Document text ->
---------------

Let’s face facts: Camping is fun.
Of course, we don’t rough it like we used to with leaky tents and pop-ups. As much younger parents, we were better equipped physically and emotionally to deal with vicissitudes that came with camping on a shoe string.
As Jack Parr used to say, “I kid you not.” When we piled kids, gear and bikes into our old SUV, it was like packing sardines. With a spare tire and duffle bags tied on top and an old Volkswagen seat in the back for extra kids, we were on our way.
When gas was less than a half-dollar per gallon, we sharpened our pencils and kept track of every penny spent to get to our destination. Kaye would then lock that amount in the glove box so we would have enough to drive home. I remember once when we arrived back in Morrisonville with only enough money to buy ice cream. We pulled into our driveway with full stomachs and an empty wallet.
Our recent sojourn to Cole’s Creek near Waddington was more laid back with a 28-foot self-contained camper.
There was a lot of leisure time for reading, and I kicked back with Stephen’s Kings 2-pound tome “11/12/63.” One reviewer called it a “magnum opus.” I’ve joined countless others who are fascinated by the concept of time travel and have written about it myself. I found the latest King offering almost as stimulating as his classic “The Stand.” With my stack of books, I was in literary heaven.

---------------

Task material ->
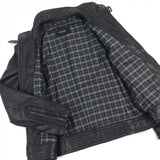 Burberry BLACK LABEL Riders jacket D1F06-605-09 Sheep leather black M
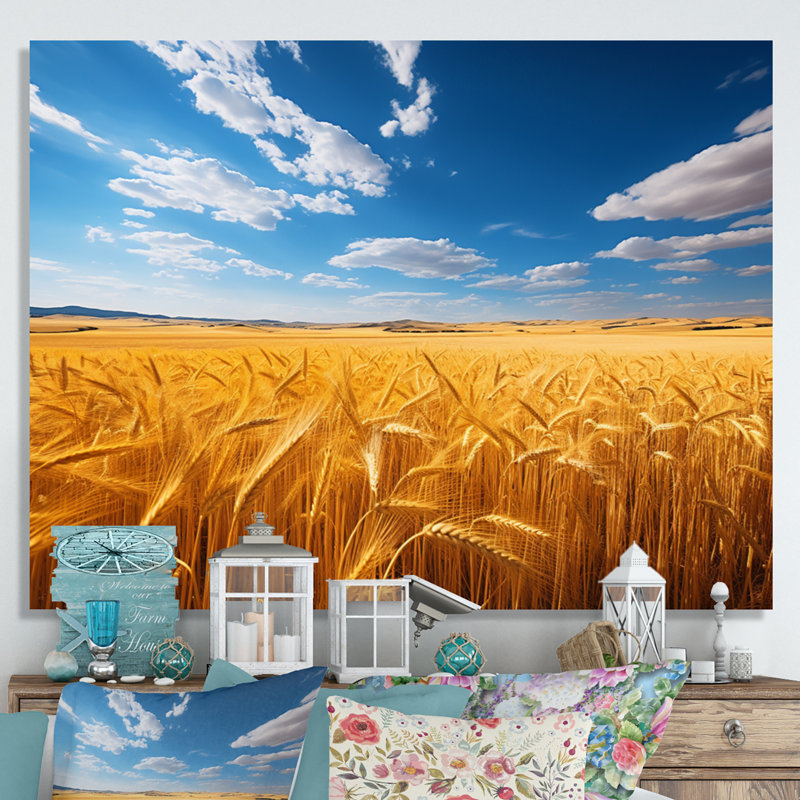 «Australie Golden Plains», reproduction sur toile encadrée, H 24 po x l 32 po x P 1 po, Toile tendue
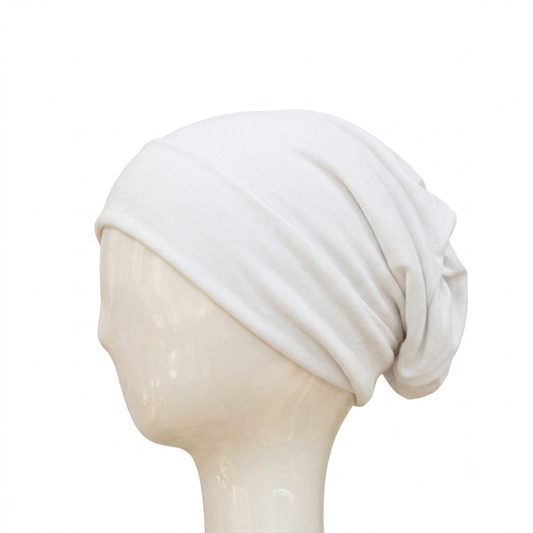 Premium Tube Cap - White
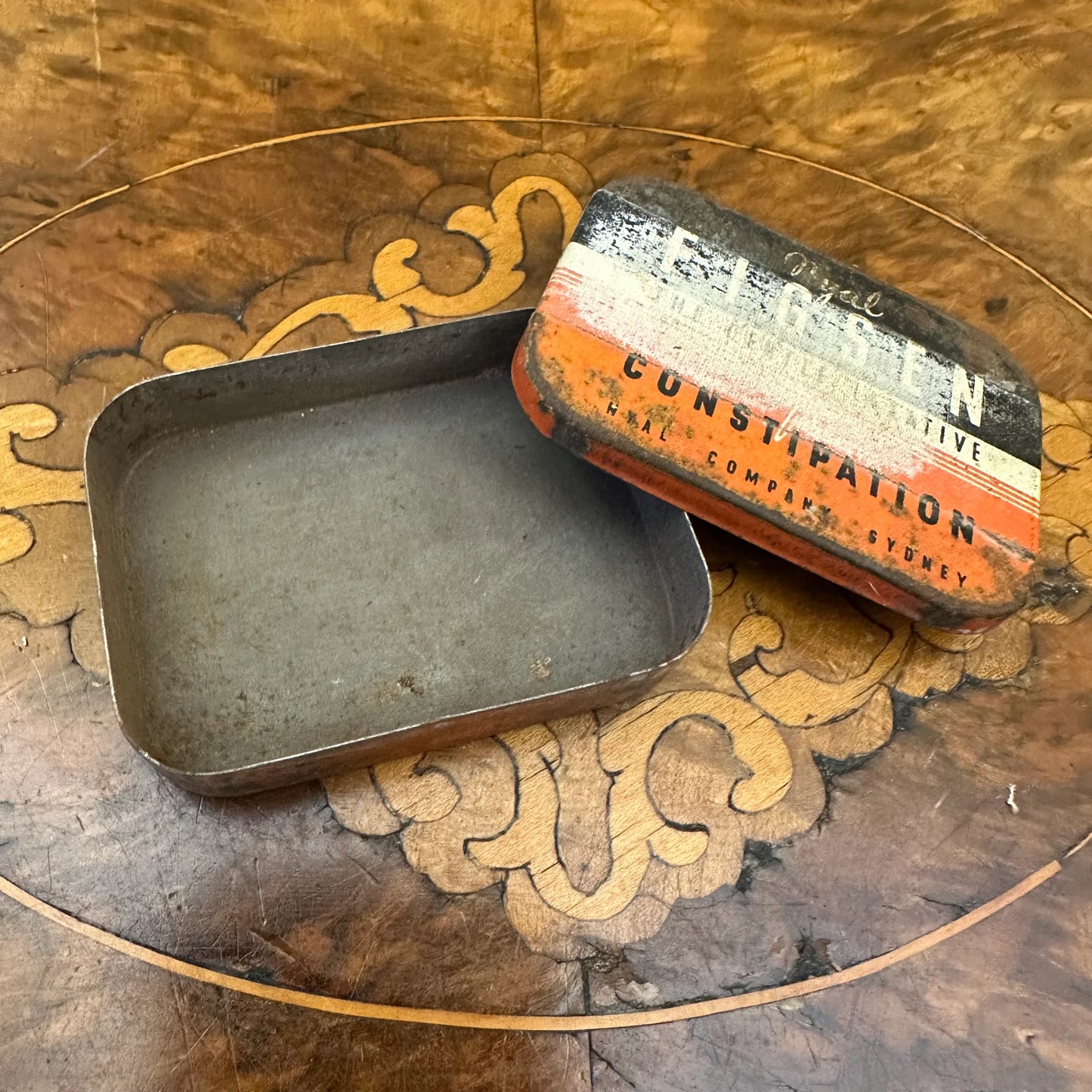 Vintage Nigal Figsen Australian Collectable Advertising Tin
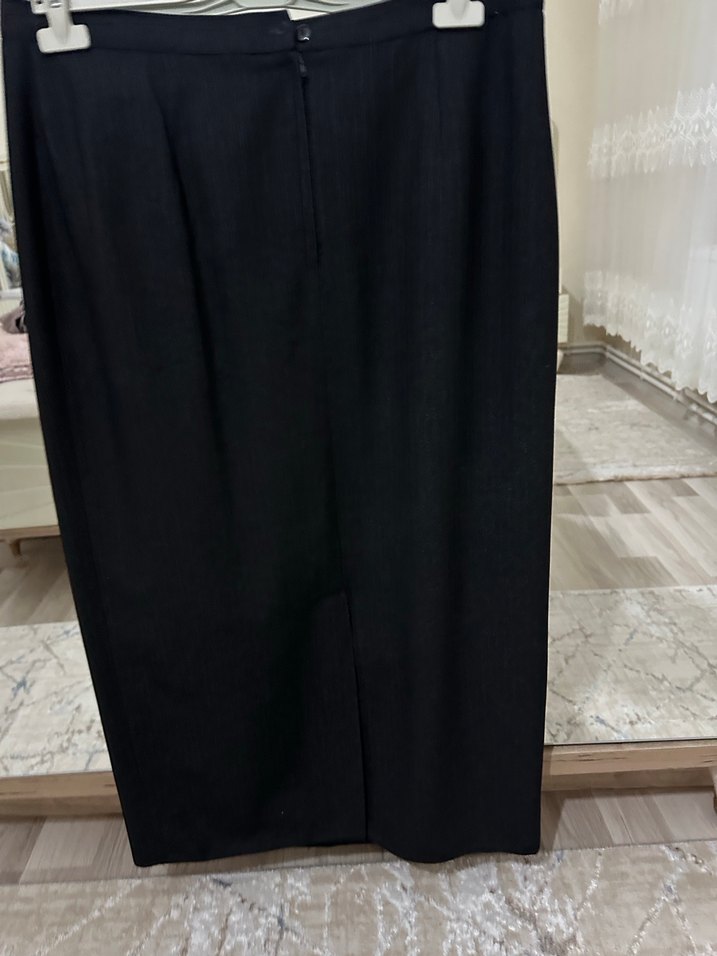 Siyah Uzun Salaş Gotik Etek - Görsel 5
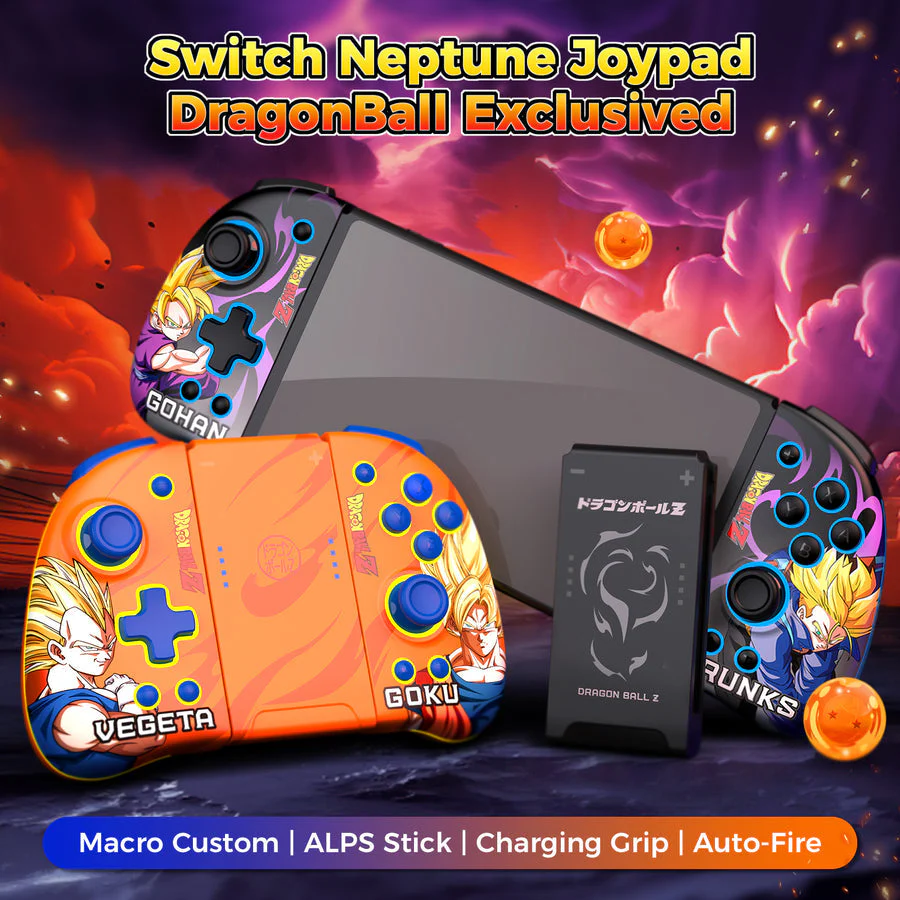 IINE Dragonball Elite JoyPad Wireless Controller for Switch (Vegeta & Goku) (L836) - Image 6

---------------

Complete the following ->
- 1) In the camping piece, what kind of camper was used for the trip to Cole's Creek?
- 2) Copy out every one of the records word for word, leaving out the pictures.
The records have nothing to do with the camping piece.

Responses in order ->
- 1) A 28-foot self-contained camper.

- 2)
 Burberry BLACK LABEL Riders jacket D1F06-605-09 Sheep leather black M
 «Australie Golden Plains», reproduction sur toile encadrée, H 24 po x l 32 po x P 1 po, Toile tendue
 Premium Tube Cap - White
 Vintage Nigal Figsen Australian Collectable Advertising Tin
 Siyah Uzun Salaş Gotik Etek - Görsel 5
 IINE Dragonball Elite JoyPad Wireless Controller for Switch (Vegeta & Goku) (L836) - Image 6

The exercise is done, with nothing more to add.